Im Interview mit der Gesundheitsexpertin Theresa Gorzalka, die das ITDZ Berlin unterstützt, gingen wir u.a. folgenden Fragen nach: Wie kann man mit Frustration umgehen? Wie beugt man Überlastung vor und was sind die ungeahnten Chancen der neuen Homeoffice-Situation?

Sozialberatung, Theresa Gorzalka
Tipps und Tricks einer Gesundheitsexpertin

Als verantwortungsbewusster Arbeitgeber offeriert das ITDZ Berlin die Möglichkeit im Homeoffice zu arbeiten, hat Masken für die Mitarbeitenden besorgt und bietet psychologische Unterstützung durch eine Sozialberatung an.
Wir haben ein interessantes Interview mit Theresa Gorzalka von der Sozialberatung Procedo geführt, die die Mitarbeitenden des ITDZ Berlin im Rahmen des Betrieblichen GesundheitsManagements unterstützt.

Über eine längere Zeit im Homeoffice zu arbeiten stellt uns alle vor einige Herausforderungen. Konkret: Mein PC friert mehrmals am Tag ein, ich bin frustriert… und das kleine Pläuschchen in der Teeküche fehlt auch. Was kann man bei Frustration im Homeoffice tun?

Diese Herausforderungen kennen wir alle, glaube ich, nur zu gut. Die Frustration, die dabei entsteht, ist in erster Linie ein emotionaler Zustand, der immer dann auftritt, wenn eine Situation nicht wie erhofft verläuft. Dabei liegt die Ursache fast aller Probleme, die Frust hervorrufen, in den eigenen Erwartungen. Nicht selten steht das Gefühl der Frustration in Zusammenhang mit anderen negativen Emotionen, wie Trauer, Enttäuschung, Ärger oder Wut.

Welcher Gefühlsmix entsteht, ist individuell und situationsspezifisch. Hilfreich ist dabei zu erkennen, dass wir in einer komplexen Welt leben und wir über eine Vielzahl an Faktoren im Alltag keine Kontrolle haben. Das geht von der Technik bis hin zu der Tatsache, dass wir uns den Alltag bis vor kurzem anders vorgestellt hatten und uns nun stattdessen als Alleinkämpfer*innen im Homeoffice wiederfinden. Wenn wir nun gegen das Gefühl der Frustration kämpfen, dann wird dieses stärker und verursacht Stress. Sinnvoller wäre es, anzuerkennen, dass es in diesem Moment nicht so läuft wie geplant. Die Akzeptanz der eigenen Gefühle erlaubt uns, besser zu beobachten, die Angelegenheit aus einer anderen Perspektive einzuschätzen und Alternativen zu überlegen.
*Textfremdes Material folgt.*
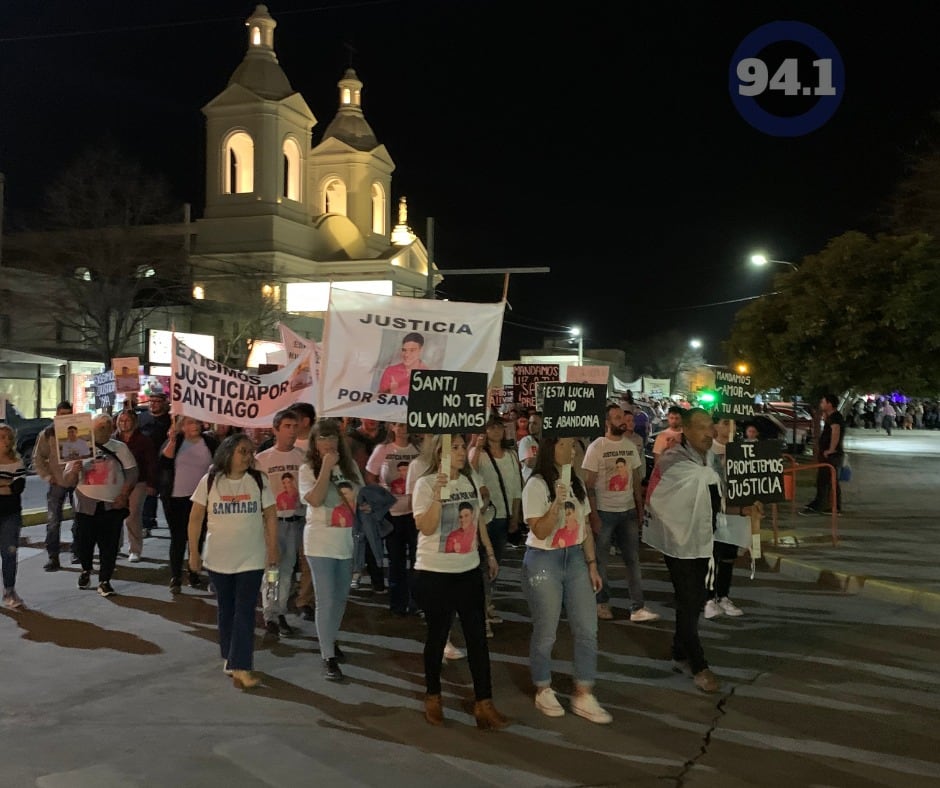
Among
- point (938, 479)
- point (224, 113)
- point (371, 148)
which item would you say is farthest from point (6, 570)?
point (371, 148)

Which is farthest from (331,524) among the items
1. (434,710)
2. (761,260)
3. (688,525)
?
(761,260)

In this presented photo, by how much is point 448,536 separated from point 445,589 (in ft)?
1.01

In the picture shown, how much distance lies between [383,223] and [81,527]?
54.9 metres

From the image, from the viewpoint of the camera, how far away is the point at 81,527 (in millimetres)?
8953

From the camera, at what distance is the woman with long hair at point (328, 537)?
6375mm

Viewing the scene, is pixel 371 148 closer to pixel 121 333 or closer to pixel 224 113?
pixel 224 113

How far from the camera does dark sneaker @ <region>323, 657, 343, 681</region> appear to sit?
6.21 metres

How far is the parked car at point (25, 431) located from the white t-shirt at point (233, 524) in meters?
14.1

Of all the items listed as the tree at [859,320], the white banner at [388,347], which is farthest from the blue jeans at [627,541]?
the tree at [859,320]

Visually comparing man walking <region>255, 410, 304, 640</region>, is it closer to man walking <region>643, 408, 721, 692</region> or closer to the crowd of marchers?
the crowd of marchers

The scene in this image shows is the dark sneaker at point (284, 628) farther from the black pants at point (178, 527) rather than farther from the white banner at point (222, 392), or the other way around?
the white banner at point (222, 392)

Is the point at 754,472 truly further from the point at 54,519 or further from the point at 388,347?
the point at 54,519

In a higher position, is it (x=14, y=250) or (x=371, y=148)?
(x=371, y=148)

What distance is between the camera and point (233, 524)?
614 cm
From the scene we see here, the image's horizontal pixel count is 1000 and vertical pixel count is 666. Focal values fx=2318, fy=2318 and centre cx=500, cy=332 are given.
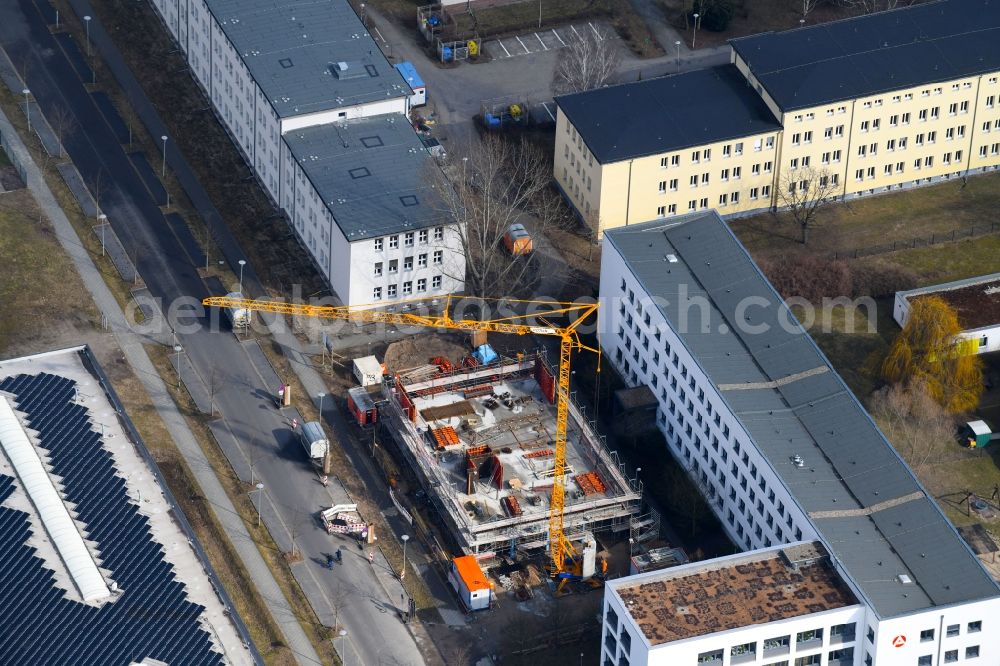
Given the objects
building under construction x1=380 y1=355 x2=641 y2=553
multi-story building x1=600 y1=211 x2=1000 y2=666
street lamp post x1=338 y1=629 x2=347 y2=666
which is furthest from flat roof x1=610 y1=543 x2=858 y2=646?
street lamp post x1=338 y1=629 x2=347 y2=666

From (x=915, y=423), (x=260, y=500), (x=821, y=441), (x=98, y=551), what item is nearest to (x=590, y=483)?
(x=821, y=441)

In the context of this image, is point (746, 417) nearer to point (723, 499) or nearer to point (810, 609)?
point (723, 499)

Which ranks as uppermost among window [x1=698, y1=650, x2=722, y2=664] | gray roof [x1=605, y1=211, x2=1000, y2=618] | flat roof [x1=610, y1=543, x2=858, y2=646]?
gray roof [x1=605, y1=211, x2=1000, y2=618]

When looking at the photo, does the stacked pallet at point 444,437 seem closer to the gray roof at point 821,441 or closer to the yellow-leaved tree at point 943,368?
the gray roof at point 821,441

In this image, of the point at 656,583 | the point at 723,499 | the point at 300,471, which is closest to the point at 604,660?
the point at 656,583

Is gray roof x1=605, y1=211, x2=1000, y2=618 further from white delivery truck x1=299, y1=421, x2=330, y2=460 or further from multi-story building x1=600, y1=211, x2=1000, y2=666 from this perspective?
white delivery truck x1=299, y1=421, x2=330, y2=460

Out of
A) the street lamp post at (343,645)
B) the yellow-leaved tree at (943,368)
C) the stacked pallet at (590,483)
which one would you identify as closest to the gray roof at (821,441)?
the stacked pallet at (590,483)
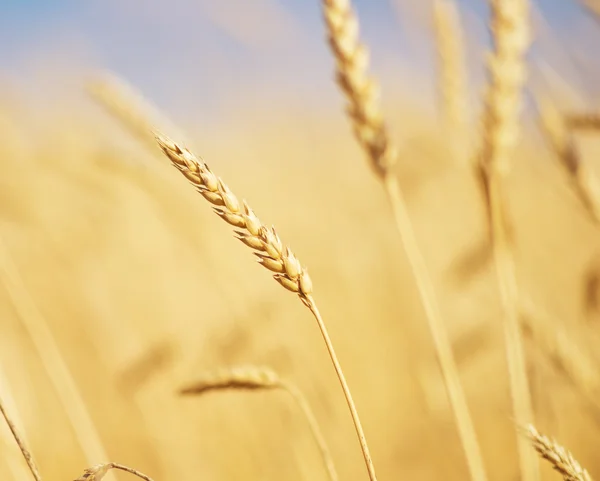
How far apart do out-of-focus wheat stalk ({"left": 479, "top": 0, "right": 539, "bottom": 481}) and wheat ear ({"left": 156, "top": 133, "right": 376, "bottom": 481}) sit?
1.32ft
Den Prozess kann man durch langsames und mehrfach tiefes Atmen beschleunigen. Insgesamt ist es vollkommen in Ordnung auch mal frustriert zu sein.

Wichtig ist, dass man seinen Tag so gut es geht strukturiert. Sich einen Arbeitsplan zu erstellen, der auch Pausenzeiten enthält. Dabei sollte man Dinge, die Spaß machen, am Anfang des Tages erledigen.

Und um den Tag aufzulockern und sich zu motivieren, kann ein telefonisches Pläuschchen mit der Kollegin oder dem Kollegen zwar den persönlichen Kontakt nicht ersetzen, sorgt aber dafür, dass dieser Aspekt im Alltag nicht vollkommen verloren geht. Wenn es das häusliche Umfeld zulässt, ist es empfehlenswert, den Arbeitsplatz vom sonstige Umfeld zu separieren oder zumindest, dass alles, was mit der Arbeit zu tun hat, in der Freizeit bzw. zum Feierabend beiseite zu räumen.

Feste Rituale beispielsweise am Ende des Arbeitstages können helfen, besser abzuschalten, so z. B. das bewusste Herunterfahren und Schließen des Rechners oder sich mental zu vergegenwärtigen, dass nach dem arbeitsreichen Tag nun die Freizeitphase folgt.

Sich am Ende des Arbeitstages in einem sogenannten „Glückstagebuch“ drei positive Ereignisse (der Sonnenstrahl am Morgen, die wundervolle Blüte einer Blume, ein Lächeln einer Kolleg*in oder auch der gute Witz einer geschätzten Kolleg*in) des Tages zu notieren, trägt zu einer Fokussierung auf das Positive bei.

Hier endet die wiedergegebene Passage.